Miss Rose, RE Co-ordinator
Standard Advisory Councils For RE (SACRE)
Following on from a two-year review the Religious Education Council for England and Wales (REC) has published a new subject framework for religious education (RE). For the first time, the framework puts non-religious worldviews such as Humanism on an equal footing in terms of curriculum time with religious beliefs. The document, which contains 100 references to teaching about non-religious worldviews, has been welcomed by the British Humanist Association (BHA) for underlining the need to teach about the biggest or second biggest category of beliefs amongst young people.

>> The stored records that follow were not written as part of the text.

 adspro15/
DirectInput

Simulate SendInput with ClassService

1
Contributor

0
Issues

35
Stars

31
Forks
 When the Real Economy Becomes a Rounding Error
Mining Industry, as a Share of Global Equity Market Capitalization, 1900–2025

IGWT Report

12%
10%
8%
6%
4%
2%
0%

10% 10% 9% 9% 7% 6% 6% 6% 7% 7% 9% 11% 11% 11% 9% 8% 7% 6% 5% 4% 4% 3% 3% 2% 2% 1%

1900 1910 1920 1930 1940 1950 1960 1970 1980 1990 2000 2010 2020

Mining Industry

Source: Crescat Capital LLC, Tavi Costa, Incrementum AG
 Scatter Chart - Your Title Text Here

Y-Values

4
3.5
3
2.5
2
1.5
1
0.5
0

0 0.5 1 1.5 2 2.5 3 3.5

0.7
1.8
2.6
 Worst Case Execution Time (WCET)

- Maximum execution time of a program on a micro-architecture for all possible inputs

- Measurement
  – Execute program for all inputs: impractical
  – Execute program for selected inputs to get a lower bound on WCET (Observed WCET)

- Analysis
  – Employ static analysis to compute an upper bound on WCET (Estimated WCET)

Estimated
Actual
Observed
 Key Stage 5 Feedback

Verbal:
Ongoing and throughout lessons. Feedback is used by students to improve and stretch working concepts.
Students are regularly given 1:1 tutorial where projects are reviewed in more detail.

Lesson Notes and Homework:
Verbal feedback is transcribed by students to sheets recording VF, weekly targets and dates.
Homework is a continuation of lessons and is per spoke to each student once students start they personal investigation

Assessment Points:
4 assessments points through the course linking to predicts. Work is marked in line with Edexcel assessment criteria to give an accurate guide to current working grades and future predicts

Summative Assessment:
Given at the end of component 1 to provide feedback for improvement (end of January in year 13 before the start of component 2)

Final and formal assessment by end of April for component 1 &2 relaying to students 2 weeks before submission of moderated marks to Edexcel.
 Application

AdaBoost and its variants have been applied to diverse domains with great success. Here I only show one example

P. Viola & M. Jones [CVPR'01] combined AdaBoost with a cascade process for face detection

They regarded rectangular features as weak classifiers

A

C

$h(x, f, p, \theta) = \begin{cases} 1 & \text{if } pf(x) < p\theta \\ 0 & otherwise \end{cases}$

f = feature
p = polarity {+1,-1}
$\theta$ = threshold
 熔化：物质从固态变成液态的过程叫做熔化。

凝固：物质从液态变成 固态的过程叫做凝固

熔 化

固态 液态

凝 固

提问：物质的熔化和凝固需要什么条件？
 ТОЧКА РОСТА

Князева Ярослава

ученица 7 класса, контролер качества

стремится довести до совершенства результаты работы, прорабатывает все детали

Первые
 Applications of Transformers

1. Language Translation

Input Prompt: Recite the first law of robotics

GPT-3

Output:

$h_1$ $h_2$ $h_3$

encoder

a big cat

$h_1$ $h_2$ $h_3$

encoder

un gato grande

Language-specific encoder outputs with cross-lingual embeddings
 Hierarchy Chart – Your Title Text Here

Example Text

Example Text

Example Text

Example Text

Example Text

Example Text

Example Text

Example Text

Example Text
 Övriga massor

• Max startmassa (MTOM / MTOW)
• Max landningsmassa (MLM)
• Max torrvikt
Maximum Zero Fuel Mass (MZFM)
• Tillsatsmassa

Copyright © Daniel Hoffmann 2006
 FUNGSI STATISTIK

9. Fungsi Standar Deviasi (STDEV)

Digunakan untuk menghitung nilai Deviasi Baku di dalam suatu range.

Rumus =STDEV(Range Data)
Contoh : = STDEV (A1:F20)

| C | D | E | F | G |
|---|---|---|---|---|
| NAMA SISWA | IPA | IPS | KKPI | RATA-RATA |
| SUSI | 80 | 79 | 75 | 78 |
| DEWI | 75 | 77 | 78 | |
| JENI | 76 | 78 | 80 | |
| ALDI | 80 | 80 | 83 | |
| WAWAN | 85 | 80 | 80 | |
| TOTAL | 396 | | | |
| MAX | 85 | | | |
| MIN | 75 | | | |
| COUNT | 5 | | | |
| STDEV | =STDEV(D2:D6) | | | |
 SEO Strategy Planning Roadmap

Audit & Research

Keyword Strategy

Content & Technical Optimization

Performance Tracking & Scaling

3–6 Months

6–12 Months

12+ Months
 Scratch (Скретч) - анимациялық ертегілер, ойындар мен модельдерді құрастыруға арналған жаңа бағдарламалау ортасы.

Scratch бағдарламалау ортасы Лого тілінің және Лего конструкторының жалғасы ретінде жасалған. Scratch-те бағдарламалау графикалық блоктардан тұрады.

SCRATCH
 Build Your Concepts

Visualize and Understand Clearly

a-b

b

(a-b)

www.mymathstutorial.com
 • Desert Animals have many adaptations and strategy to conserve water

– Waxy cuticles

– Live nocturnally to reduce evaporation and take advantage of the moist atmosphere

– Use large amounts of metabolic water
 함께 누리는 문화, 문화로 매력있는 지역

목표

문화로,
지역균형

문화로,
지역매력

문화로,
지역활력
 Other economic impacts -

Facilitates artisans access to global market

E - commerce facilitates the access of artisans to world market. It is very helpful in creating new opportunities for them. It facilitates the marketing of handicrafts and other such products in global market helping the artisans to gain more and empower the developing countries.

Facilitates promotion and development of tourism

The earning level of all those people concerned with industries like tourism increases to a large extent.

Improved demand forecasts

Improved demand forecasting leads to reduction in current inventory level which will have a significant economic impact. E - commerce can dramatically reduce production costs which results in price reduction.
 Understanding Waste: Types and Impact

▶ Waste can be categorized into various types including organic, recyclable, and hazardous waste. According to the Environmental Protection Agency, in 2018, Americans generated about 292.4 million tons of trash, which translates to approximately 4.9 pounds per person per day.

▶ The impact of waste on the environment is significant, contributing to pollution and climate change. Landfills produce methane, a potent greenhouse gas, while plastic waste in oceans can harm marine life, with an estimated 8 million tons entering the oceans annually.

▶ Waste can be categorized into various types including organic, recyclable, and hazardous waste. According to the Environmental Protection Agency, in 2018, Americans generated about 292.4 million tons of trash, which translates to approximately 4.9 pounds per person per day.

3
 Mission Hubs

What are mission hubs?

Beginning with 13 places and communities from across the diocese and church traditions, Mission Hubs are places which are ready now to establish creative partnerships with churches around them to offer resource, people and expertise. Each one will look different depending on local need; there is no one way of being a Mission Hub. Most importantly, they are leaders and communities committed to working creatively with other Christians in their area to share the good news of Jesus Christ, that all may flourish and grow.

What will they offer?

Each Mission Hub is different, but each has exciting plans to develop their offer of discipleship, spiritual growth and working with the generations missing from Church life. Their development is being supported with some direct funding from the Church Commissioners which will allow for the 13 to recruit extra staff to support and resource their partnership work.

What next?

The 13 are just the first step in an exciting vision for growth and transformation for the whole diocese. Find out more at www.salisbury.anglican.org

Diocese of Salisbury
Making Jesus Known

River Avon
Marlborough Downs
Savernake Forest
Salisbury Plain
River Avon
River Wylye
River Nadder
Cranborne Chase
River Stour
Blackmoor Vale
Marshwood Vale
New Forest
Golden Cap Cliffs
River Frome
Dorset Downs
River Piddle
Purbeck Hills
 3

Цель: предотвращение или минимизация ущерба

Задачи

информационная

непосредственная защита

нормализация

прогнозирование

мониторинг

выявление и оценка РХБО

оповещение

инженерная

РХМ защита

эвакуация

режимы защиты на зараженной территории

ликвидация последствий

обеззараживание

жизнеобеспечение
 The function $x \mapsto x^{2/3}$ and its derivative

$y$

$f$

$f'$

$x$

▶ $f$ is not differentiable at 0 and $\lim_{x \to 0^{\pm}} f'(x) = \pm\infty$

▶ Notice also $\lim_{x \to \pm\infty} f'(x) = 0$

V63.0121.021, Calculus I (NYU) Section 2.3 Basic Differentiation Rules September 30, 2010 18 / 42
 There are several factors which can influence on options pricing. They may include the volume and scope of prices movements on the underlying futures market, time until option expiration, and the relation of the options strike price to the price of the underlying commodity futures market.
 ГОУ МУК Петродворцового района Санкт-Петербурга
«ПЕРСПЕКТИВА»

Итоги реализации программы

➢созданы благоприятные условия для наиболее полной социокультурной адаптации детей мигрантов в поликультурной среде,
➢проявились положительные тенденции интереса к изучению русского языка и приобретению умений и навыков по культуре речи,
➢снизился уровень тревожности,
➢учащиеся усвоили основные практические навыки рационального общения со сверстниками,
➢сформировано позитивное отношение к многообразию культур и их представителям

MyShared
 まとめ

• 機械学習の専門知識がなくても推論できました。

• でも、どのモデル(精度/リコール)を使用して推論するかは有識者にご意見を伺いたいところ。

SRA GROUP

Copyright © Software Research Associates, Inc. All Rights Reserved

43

In his foreword for the document, secretary of state for education Michael Gove has written: "All children need to acquire core knowledge and understanding of the beliefs and practices of the religions and worldviews which not only shape their history and culture but which guide their own development. He goes on to say "This RE curriculum framework and the RE Review of which it is part provides for such a model. It has the endorsement of a very wide range of professional organisations and bodies representing faiths and other worldviews. I hope the document will be useful to all those seeking to provide RE of the highest quality for young people in our schools."
The document says that the curriculum aims to ensure that all pupils:
Know about and understand a range of religions and worldviews;
Express ideas and insights about the nature, significance and impact of religions and worldviews; and gain and deploy the skills needed to engage seriously with religions and worldviews.
It also suggests that although some schools with a religious character will prioritise learning about and from one religion, all types of school need to recognise the diversity of the UK and the importance of learning about its religions and worldviews.